# WORK TO DO
Copy the stretch below from the line containing "How far from the camera was" through the end of the rows, reproducing every character unchanged.

════════════════

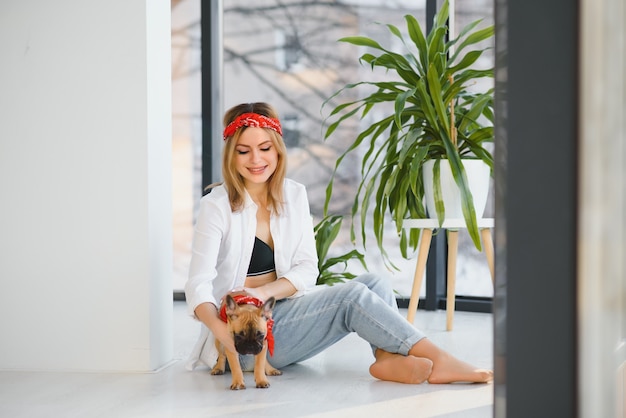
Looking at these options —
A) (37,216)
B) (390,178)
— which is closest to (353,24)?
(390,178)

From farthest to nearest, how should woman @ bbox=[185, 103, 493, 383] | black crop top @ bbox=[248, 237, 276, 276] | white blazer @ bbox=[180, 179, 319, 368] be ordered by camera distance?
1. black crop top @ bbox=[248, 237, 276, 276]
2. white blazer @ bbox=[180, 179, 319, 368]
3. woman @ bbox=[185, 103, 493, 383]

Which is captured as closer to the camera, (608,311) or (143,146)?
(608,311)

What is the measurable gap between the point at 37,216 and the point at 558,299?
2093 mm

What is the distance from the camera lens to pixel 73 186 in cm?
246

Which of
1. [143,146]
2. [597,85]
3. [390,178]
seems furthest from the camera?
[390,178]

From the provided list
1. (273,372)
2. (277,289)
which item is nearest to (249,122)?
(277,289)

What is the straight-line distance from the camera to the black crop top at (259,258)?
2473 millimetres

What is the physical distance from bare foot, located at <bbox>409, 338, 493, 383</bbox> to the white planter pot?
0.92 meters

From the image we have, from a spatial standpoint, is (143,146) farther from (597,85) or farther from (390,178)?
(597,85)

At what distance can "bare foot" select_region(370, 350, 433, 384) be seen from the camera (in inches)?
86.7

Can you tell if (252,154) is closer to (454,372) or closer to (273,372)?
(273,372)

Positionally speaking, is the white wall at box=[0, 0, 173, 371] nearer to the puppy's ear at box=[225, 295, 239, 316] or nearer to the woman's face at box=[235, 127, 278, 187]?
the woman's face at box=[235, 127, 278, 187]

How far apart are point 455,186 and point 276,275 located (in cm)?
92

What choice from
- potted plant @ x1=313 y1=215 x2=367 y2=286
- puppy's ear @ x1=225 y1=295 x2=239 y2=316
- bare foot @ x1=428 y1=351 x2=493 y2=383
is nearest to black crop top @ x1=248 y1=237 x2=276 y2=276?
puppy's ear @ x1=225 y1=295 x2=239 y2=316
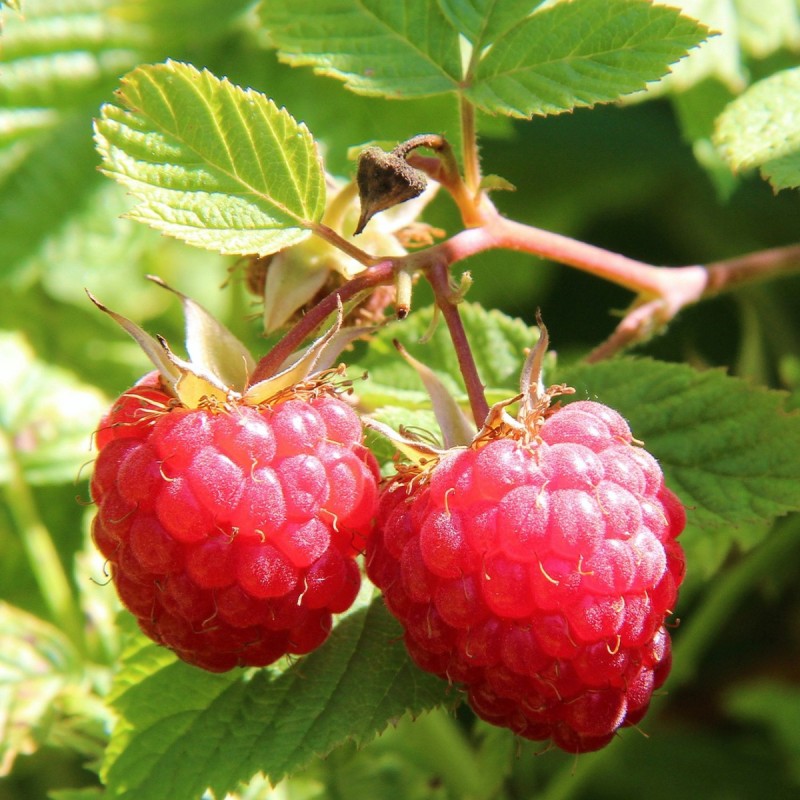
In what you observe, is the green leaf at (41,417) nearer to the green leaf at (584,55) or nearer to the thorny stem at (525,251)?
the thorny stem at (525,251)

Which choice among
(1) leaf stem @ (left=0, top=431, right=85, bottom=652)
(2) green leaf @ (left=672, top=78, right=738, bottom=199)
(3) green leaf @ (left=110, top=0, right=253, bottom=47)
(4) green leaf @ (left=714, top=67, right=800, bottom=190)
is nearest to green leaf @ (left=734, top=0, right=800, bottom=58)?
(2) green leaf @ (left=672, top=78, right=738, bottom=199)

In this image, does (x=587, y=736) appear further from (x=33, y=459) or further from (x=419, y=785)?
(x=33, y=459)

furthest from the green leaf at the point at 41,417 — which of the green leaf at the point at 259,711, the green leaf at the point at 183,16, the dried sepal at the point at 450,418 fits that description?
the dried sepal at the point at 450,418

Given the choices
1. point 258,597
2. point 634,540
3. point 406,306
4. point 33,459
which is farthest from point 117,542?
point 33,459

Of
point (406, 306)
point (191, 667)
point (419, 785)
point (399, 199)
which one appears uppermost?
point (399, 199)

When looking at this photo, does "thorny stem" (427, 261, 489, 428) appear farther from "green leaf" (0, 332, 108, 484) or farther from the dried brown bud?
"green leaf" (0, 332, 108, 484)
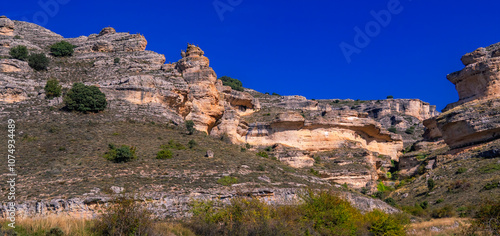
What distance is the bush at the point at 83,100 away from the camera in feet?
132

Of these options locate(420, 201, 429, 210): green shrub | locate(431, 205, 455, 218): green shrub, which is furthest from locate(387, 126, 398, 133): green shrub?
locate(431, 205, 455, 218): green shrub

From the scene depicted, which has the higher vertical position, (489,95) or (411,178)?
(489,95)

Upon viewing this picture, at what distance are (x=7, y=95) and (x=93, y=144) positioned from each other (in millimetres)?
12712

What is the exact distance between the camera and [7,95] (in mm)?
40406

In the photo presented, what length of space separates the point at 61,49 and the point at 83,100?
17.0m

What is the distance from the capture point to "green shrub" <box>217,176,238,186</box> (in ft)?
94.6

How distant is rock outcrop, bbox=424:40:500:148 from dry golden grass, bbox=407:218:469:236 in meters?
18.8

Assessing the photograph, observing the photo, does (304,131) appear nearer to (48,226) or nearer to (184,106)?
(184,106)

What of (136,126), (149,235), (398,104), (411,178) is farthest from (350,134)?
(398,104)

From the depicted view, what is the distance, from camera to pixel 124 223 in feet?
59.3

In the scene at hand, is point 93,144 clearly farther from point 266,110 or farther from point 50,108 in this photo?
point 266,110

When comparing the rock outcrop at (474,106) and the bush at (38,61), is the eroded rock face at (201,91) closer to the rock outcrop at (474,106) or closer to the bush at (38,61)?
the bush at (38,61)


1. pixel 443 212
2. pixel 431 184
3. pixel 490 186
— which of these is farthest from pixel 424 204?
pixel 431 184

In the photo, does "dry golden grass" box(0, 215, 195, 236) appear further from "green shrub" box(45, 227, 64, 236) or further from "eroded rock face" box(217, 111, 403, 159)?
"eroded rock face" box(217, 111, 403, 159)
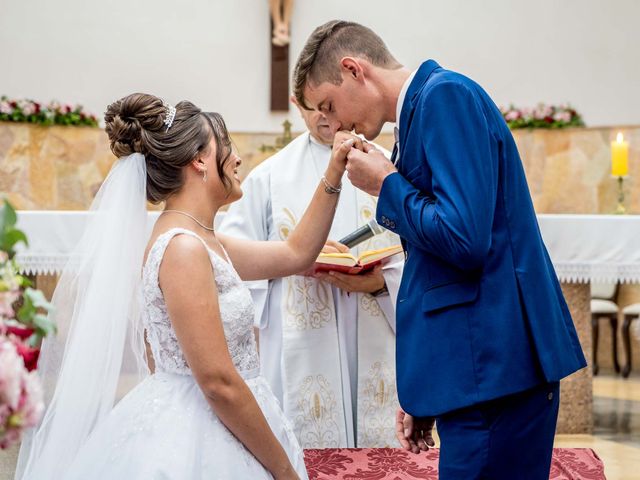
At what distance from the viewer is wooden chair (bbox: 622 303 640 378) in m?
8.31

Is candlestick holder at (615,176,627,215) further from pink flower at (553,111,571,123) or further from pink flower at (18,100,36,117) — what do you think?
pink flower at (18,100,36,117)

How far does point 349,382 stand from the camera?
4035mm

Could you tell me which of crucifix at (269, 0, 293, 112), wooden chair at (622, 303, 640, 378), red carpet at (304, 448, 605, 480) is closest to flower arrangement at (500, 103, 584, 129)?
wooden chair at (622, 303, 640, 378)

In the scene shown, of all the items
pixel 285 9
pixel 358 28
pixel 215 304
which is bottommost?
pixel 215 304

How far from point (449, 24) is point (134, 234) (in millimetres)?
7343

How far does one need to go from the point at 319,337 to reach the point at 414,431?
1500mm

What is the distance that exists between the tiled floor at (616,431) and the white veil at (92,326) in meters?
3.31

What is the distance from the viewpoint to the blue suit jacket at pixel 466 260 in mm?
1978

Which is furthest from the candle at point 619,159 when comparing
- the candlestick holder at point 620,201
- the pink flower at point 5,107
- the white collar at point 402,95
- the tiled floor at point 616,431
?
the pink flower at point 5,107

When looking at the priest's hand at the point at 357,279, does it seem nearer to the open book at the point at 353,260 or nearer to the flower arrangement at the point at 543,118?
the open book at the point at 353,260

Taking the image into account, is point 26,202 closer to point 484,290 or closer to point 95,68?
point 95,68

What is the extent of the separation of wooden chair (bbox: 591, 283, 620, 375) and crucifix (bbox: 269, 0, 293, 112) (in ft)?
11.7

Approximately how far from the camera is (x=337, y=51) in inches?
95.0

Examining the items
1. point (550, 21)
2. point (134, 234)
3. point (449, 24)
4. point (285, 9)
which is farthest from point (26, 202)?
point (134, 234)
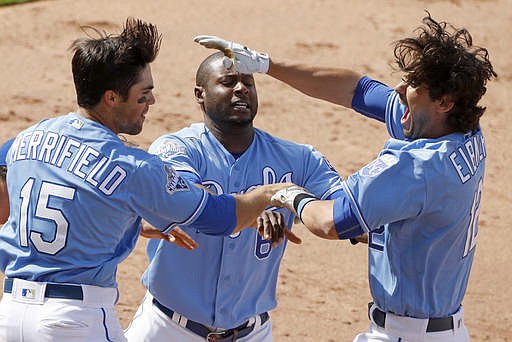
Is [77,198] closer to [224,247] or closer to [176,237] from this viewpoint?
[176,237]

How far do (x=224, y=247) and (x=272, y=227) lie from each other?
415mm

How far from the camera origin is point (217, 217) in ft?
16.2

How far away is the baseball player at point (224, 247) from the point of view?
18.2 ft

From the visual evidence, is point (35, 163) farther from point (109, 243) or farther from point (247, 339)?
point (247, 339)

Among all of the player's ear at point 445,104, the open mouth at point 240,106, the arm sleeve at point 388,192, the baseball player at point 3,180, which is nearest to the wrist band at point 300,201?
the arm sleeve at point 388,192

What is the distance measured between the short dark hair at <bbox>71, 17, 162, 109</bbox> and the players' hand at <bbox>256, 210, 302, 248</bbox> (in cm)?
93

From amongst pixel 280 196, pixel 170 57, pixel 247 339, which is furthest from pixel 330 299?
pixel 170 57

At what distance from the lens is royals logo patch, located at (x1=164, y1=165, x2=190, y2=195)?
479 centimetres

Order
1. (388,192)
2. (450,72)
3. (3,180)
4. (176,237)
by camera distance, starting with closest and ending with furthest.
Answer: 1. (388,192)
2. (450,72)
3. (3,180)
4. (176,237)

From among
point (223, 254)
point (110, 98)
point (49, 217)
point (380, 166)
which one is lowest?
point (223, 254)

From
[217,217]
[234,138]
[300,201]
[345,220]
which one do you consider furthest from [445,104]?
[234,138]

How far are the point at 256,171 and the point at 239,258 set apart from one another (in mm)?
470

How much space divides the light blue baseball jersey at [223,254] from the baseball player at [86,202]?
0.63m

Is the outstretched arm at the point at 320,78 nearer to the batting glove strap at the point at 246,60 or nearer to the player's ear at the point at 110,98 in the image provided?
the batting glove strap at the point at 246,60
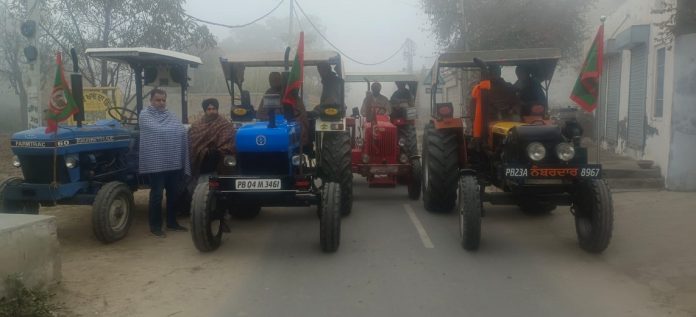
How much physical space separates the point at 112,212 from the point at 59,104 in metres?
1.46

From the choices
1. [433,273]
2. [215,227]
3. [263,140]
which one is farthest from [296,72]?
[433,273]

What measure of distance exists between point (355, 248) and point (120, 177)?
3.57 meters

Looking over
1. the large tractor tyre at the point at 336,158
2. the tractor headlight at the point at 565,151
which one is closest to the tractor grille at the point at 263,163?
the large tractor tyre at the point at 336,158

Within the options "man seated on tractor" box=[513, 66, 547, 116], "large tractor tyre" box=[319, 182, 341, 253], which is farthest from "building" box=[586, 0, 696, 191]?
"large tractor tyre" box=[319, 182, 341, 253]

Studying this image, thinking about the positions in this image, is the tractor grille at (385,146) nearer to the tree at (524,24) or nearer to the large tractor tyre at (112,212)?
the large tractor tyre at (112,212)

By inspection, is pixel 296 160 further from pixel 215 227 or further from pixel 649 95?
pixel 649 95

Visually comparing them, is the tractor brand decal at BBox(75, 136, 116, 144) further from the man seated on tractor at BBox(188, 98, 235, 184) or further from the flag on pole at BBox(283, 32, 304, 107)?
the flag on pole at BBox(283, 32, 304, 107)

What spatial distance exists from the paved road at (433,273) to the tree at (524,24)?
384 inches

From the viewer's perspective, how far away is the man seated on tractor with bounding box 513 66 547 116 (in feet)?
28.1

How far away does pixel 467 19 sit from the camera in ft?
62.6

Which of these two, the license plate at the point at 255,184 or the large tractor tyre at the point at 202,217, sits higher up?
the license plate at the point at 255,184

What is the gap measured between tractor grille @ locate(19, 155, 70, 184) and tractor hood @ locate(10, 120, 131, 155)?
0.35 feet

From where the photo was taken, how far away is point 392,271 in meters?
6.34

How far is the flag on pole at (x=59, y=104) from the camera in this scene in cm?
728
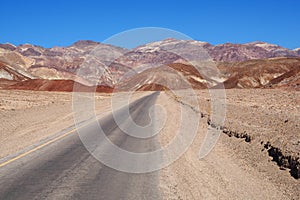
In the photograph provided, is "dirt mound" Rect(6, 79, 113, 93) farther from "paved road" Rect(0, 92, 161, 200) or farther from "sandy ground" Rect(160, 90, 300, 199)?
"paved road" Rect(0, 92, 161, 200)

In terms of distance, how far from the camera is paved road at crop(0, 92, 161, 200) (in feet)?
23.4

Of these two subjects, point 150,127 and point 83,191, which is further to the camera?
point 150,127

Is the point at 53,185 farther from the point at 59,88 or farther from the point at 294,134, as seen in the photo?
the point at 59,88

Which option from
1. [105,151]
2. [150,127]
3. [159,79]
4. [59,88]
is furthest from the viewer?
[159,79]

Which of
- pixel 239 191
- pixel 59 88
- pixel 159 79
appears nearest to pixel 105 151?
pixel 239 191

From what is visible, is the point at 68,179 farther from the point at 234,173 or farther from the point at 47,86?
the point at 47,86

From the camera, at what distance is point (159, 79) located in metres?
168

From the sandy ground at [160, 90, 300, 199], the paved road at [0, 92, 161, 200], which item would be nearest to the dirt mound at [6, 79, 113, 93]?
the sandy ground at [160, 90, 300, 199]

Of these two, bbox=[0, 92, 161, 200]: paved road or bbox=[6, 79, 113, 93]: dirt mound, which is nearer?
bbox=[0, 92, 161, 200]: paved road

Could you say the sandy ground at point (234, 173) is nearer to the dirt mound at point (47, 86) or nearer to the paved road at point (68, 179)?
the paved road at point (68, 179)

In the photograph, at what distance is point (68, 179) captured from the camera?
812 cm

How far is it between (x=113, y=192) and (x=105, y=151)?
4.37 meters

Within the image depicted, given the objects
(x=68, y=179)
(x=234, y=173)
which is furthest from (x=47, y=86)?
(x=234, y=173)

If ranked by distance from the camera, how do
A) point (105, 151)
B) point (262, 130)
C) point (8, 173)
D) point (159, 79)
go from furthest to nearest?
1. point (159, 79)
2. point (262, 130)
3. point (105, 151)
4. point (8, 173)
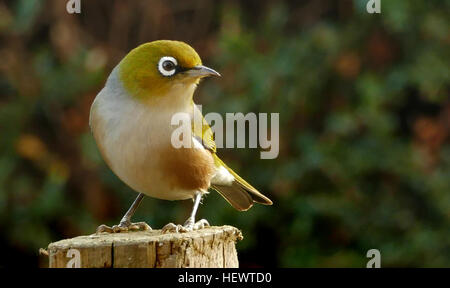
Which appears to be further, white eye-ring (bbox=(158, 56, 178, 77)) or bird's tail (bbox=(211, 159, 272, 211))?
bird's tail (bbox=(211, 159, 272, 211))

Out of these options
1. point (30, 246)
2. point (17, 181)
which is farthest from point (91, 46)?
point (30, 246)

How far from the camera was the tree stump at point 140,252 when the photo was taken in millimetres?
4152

════════════════

# COMPLETED TASK
How far from the camera was the tree stump at point 140,252 when the photo was taken in millimetres?
4152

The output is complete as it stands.